### TASK STATEMENT
Your output must hold every entry exactly as written and none of the pictures.

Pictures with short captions
-- Opening Marker --
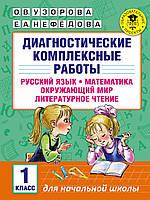 Диагностические комплексные работы. Русский язык. Математика. Окружающий мир. Литературное чтение. 1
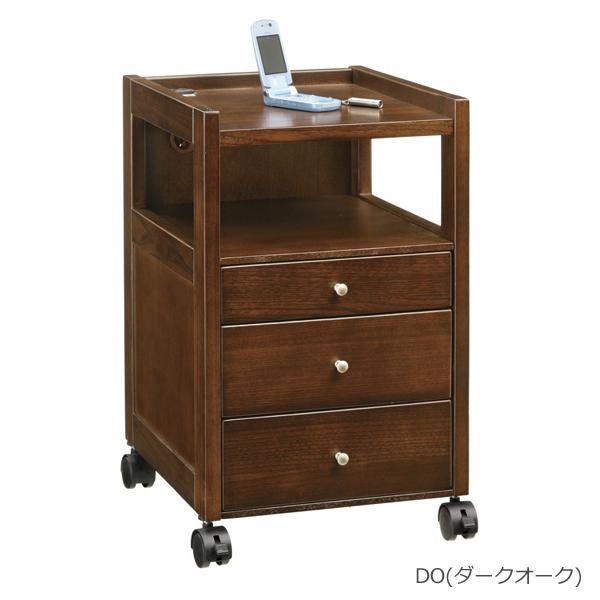 【ポイント増量&お得クーポン】 ナイトテーブル キャスター付き2色対応 「NA-150」 送料無料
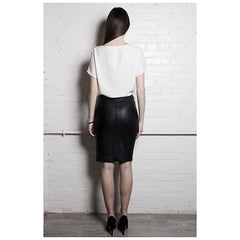 The Leather Pencil Skirt - Pop Up Fashion Sale - 2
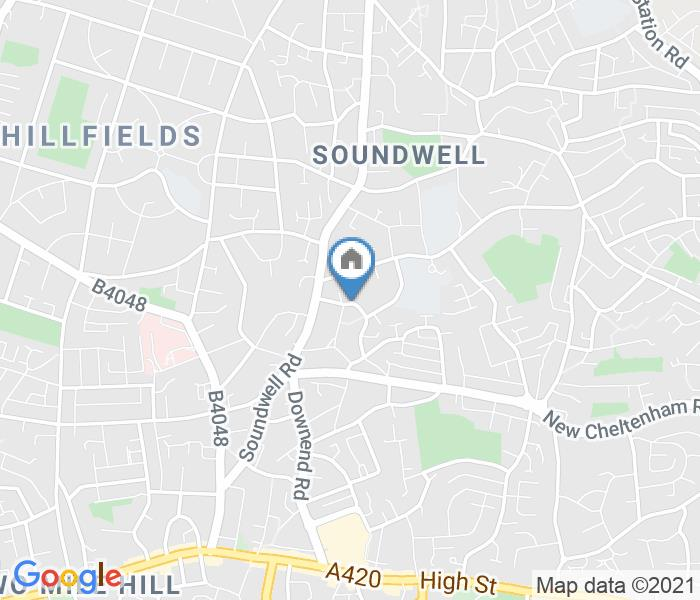Room in a Shared House, Crown Road, BS15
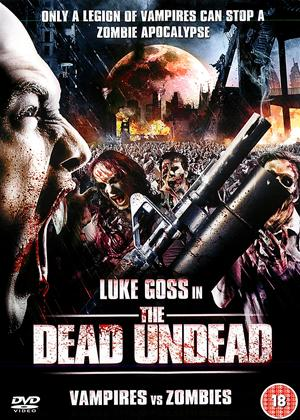 Rent The Dead Undead Online DVD Rental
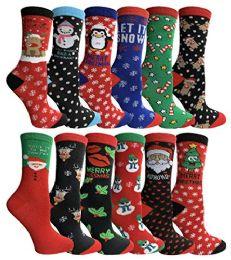 120 Bulk Yacht & Smith Christmas Holiday Crew Socks Assorted Holiday Design Size 9-11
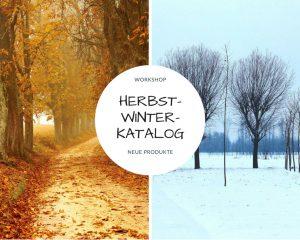Herbst-/Winterkatalog
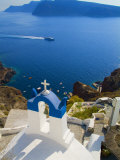 Mountain Cliffs Oia  Santorini  Greece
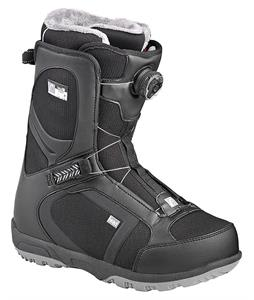 Head Scout Pro BOA Snowboard Boots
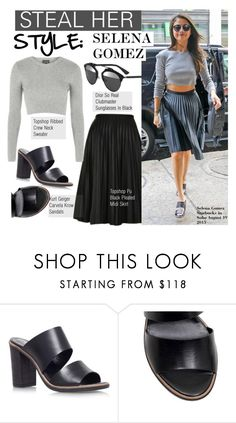 """Steal Her Style-Selena Gomez"" by kusja ❤ liked on Polyvore featuring Topshop, Christian Dior, Carvela Kurt Geiger, selenagomez, topshop, Stealherstyle and celebstyle"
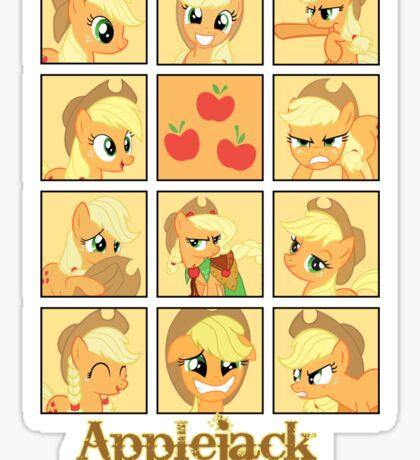 Faces of Applejack Sticker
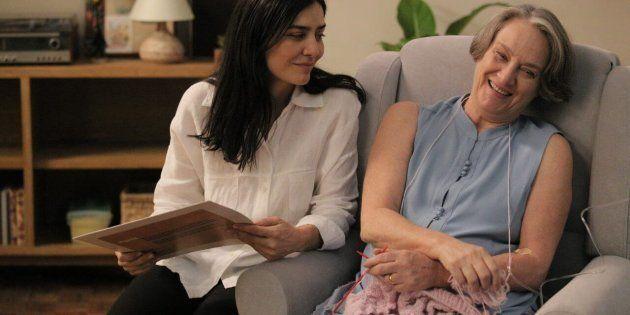 Cena do filme 'Querida Mamãe', que inaugura o Projeta às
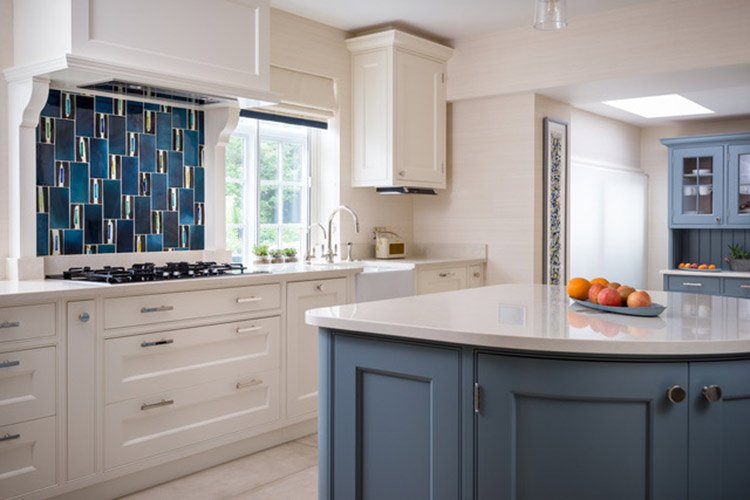 Bespoke Kitchen Interior Design London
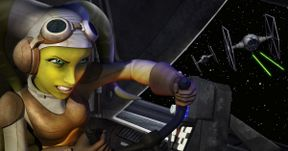 Star Wars Rebels Extended Clip: The Machine in The Ghost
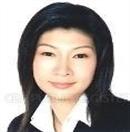 Rebecca Choo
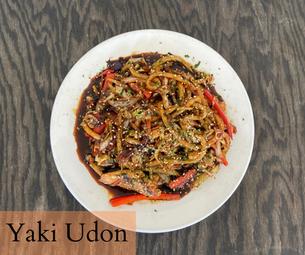 Menu - Yaki Udon.png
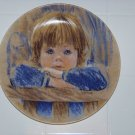 Frances hook collector plate daydreaming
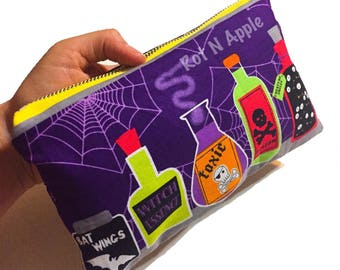 Potions and spells purple Zipper Pouch - Cosmetic Purse - Makeup Bag - Fully Lined zipper Pouch -Bag - Purse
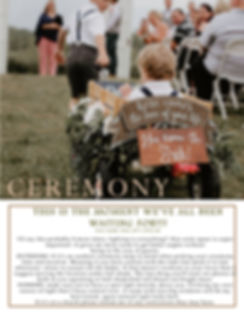 Wedding Temp16Ceremony.jpg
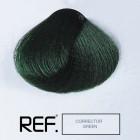 Green REF Colour - Зелен коректор - 100 ml
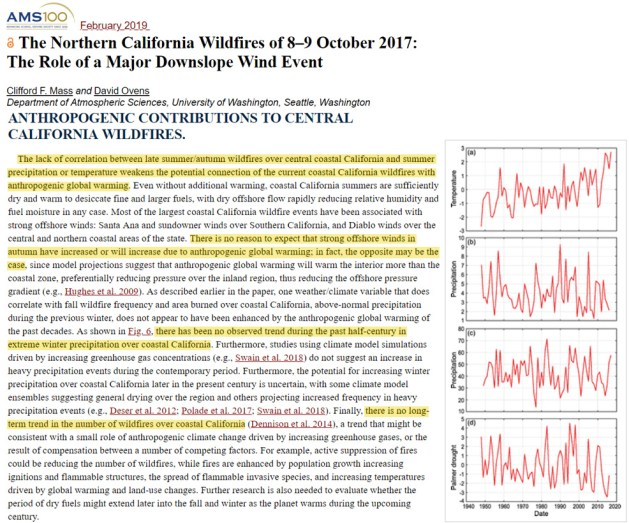 scientists no correlation between climate change and wildfires in california or anywhere else on earth - Scientists: No Correlation Between Climate Change And Wildfires In California – Or Anywhere Else On Earth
-- Closing Marker --
### RESPONSE
 Диагностические комплексные работы. Русский язык. Математика. Окружающий мир. Литературное чтение. 1
 【ポイント増量&お得クーポン】 ナイトテーブル キャスター付き2色対応 「NA-150」 送料無料
 The Leather Pencil Skirt - Pop Up Fashion Sale - 2
Room in a Shared House, Crown Road, BS15
 Rent The Dead Undead Online DVD Rental
 120 Bulk Yacht & Smith Christmas Holiday Crew Socks Assorted Holiday Design Size 9-11
Herbst-/Winterkatalog
 Mountain Cliffs Oia  Santorini  Greece
 Head Scout Pro BOA Snowboard Boots
 """Steal Her Style-Selena Gomez"" by kusja ❤ liked on Polyvore featuring Topshop, Christian Dior, Carvela Kurt Geiger, selenagomez, topshop, Stealherstyle and celebstyle"
 Faces of Applejack Sticker
 Cena do filme 'Querida Mamãe', que inaugura o Projeta às
 Bespoke Kitchen Interior Design London
 Star Wars Rebels Extended Clip: The Machine in The Ghost
 Rebecca Choo
 Menu - Yaki Udon.png
 Frances hook collector plate daydreaming
 Potions and spells purple Zipper Pouch - Cosmetic Purse - Makeup Bag - Fully Lined zipper Pouch -Bag - Purse
 Wedding Temp16Ceremony.jpg
 Green REF Colour - Зелен коректор - 100 ml
 scientists no correlation between climate change and wildfires in california or anywhere else on earth - Scientists: No Correlation Between Climate Change And Wildfires In California – Or Anywhere Else On Earth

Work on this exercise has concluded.